このような病理医が勤務していない病院の病理診断を、病理医が常勤で勤務している医療機関で支援するための機器やネットワーク基盤等の整備に対する施策や助言を行い、遠隔病理診断のプラットフォーム構築を支援する研究を、放射線科の遠隔画像診断ではシェアのトップを占めるNOBORIと世界でもトップクラスのネットワーク基盤を提供するソフトバンクとともに行います。また遠隔病理診断を構築するにあたり国の補助金制度などの政策紹介等なども行います。
現在、東大病院では遠隔病理診断センターを立ち上げ、実際に保険診療として、遠隔病理診断支援を行っておりますが、遠隔病理診断センターでの病理診断の受託のみならず、今後は受託施設での病理診断体制や診療報酬、システムの充実等も研究対象として扱います。

②:人工知能(AI)を活用して、病理診断の患者への未伝達防止のプログラム、画像解析技術による病理診断支援プログラムの開発

病理診断の患者への未伝達による患者の健康被害が全国であとを絶ちません。人的資源の投入による対応やシステム対応などそれぞれの医療機関で行われておりますが、現場が疲弊することなく、必要最小限かつ十分な情報を担当医に伝えるためのAIを活用した病理診断未伝達防止システムをTXPメディカル(代表:園生智弘氏)とNOBORIの全面的な支援のもと開発します。最終的には様々な病理診断支援システムに組み込んで患者さんへの「病理診断未伝達防止システム」として頒布する計画です。
また「病理デジタル画像」を活用したAI病理診断支援プログラムを、希少がんの分野で開発する研究にも着手します。この開発にも、NOBORI、ソフトバンクAI開発グループとともに開発する予定です。

③:保険診療分野やゲノム医療など、国の政策に対する研究

ゲノム医療が開始され、2018年に全国に「がんゲノム医療中核拠点病院」が11か所指定され、そこに156病院(2019年4月現在)の「がんゲノム医療連携病院」が整備されました。

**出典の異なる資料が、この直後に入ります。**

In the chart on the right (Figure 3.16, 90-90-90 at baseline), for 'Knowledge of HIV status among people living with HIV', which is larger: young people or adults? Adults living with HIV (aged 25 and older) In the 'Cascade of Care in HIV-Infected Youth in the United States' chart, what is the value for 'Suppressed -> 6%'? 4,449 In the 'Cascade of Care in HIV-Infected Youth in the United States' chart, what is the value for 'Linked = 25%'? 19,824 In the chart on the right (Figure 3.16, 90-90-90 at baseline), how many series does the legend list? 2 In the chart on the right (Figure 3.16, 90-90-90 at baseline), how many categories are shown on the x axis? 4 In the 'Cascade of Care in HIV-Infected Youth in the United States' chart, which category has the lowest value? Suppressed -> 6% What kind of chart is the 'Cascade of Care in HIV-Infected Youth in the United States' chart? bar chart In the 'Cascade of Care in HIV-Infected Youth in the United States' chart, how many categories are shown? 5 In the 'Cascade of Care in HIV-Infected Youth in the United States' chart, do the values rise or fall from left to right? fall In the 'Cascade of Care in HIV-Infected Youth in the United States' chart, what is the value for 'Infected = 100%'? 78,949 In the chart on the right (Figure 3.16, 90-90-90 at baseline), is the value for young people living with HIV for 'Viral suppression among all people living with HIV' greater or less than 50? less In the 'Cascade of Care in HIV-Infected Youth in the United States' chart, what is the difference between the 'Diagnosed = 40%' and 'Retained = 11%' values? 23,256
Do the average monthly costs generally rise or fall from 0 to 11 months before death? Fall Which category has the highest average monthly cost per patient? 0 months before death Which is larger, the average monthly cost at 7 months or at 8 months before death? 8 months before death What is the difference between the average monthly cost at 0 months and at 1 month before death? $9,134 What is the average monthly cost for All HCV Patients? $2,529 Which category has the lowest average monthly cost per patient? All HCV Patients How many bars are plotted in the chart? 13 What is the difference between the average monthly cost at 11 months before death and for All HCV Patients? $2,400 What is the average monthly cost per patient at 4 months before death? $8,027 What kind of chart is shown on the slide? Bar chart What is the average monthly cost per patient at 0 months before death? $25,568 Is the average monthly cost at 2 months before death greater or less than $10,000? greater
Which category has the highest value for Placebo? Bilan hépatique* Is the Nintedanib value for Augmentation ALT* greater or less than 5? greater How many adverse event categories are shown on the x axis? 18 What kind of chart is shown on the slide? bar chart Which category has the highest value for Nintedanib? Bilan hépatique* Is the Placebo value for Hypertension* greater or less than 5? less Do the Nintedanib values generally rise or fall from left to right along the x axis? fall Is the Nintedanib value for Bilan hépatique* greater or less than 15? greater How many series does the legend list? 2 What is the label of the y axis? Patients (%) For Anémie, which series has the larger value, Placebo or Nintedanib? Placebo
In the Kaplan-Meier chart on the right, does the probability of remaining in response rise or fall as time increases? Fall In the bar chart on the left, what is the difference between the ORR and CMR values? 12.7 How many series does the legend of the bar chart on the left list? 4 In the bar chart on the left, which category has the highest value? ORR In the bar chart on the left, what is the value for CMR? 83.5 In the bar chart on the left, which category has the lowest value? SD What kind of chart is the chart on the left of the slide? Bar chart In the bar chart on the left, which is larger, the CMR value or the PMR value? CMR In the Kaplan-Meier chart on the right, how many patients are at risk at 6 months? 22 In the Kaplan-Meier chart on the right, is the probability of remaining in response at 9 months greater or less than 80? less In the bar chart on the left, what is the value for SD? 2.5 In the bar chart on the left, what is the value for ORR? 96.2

次世代シーケンサを用いた「遺伝子パネル検査」も保険収載され、国民皆保険の中で、いよいよ「がんゲノム医療」が本格に稼働いたしました。それに関連する国の政策等の紹介やそれに関する研究も行います。

④:診療報酬に関する研究

診療報酬改定は2年に1回行われますが、この厚生労働省保険局医療課での診療報酬改定作業に外部委員として参加するようになって15年以上になりました。この間の経験を生かして、診療報酬(主に第13部病理診断)に関する様々な質問を受付け、解説等を掲載していくとともに、診療報酬やそれに関連する専門医の問題等にも取り組んでまいります。